Collaborative Research: Extreme Thermal Transport Events in Supersonic and Hypersonic Shock Wave-Turbulence Interactions

$2.52M USD

Funder National Science Foundation (US)
Recipient Organization Virginia Polytechnic Institute and State University
Country United States
Start Date May 01, 2021
End Date Apr 30, 2026
Duration 1,825 days
Number of Grantees 1
Roles Principal Investigator
Data Source National Science Foundation (US)
Grant ID 2041622
Grant Description

High-speed flows near or exceeding the speed of sound causes intense aerodynamic heating, which requires sophisticated thermal protection systems. The high temperatures combined with extreme flow events, such as shock waves and turbulence, reduce the life of propulsion devices, such as gas turbine engines, high performance aircraft aero-engines, scramjets, rockets, lift-off and reentry vehicles, among others.

The project will address complex thermal transport processes during the interactions of shock wave and turbulence with the goal of enabling safer and more reliable aero-propulsion engines. Fundamental understanding will be promoted, along with training, teaching, and learning by means of parallel education/outreach components, such as incorporation of findings in graduate education, and presentations in symposia and conferences.

Women, minority students, and undergraduate students will also participate, as well as both teachers and students from local high schools.

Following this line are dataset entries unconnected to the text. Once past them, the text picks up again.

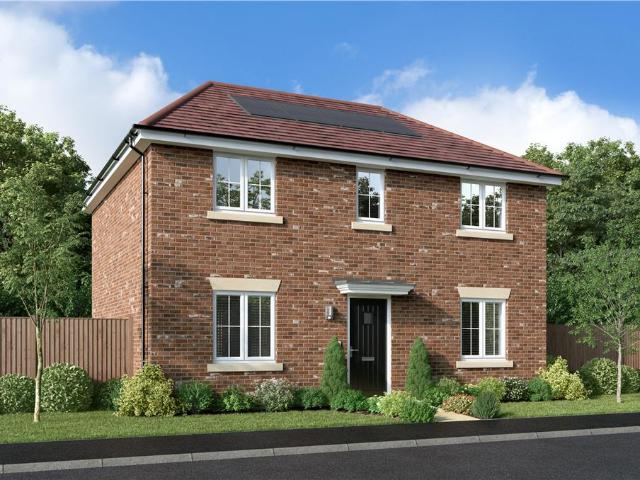 House for sale in Houghton Conquest, Bedfordshire
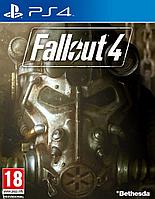 Fallout 4 (Русская версия!) PS4 Trade-in | Б/У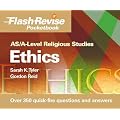 AS/A-level Religious Studies: Ethics Flash Revise Pocketbook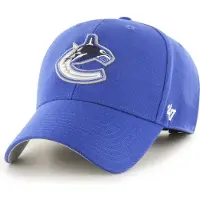 47 Nhl Vancouver Canucks Mvp Cap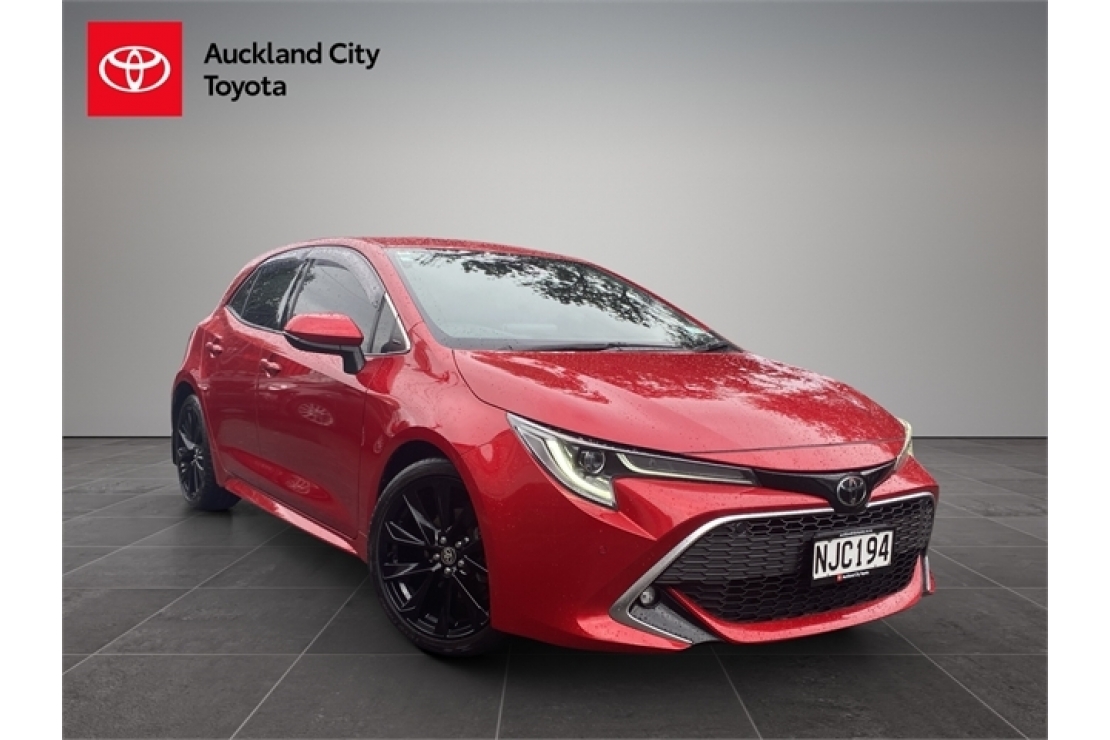 Ilikethat - Toyota, ZR 2.0P CVT FWD Nz New to... SPORT HSE SDV6, 2021 - Auckland City, Auckland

This project seeks to improve the understanding of thermal turbulence transport by considering: (a) effects of shock wave mode, angle, orientation, and strength, and the sources and modes of shock wave unsteadiness which alter thermal transport and surface heat transfer, (b) the means whereby shock wave unsteadiness alters and propagates into subsonic boundary layer regions to affect near-wall thermal transport mechanisms and surface heat transfer, (c) effects of the strength and relative size of shock wave induced separation on thermal transport, (d) effects of shock wave compression heating, viscous friction heating, and conversion of kinetic energy to internal energy on thermal transport, and (e) resulting alterations to turbulence and scalar fluxes, second order turbulent quantities, and coherence and time lag distributions. Unsteady motions of different types of shock waves and unsteady, spatially-varying surface heat transfer and thermal transport will be considered through a coordinated experimental-computational study.

A newly developed supersonic wind tunnel system will be employed, along with large eddy simulations, to provide detailed flow and thermal field characteristics. Crucial causal relationships will be clarified through understanding of: (i) associated thermal transport characteristics, (ii) spatially-dependent and frequency-dependent coherence and time lag between events at different flow conditions, (iii) highly-resolved experimental visualizations of unsteady flow features from which quantitative flow information will be determined, and (iv) spatio-temporal flow and thermal field-data from numerical predictions.

This award reflects NSF's statutory mission and has been deemed worthy of support through evaluation using the Foundation's intellectual merit and broader impacts review criteria.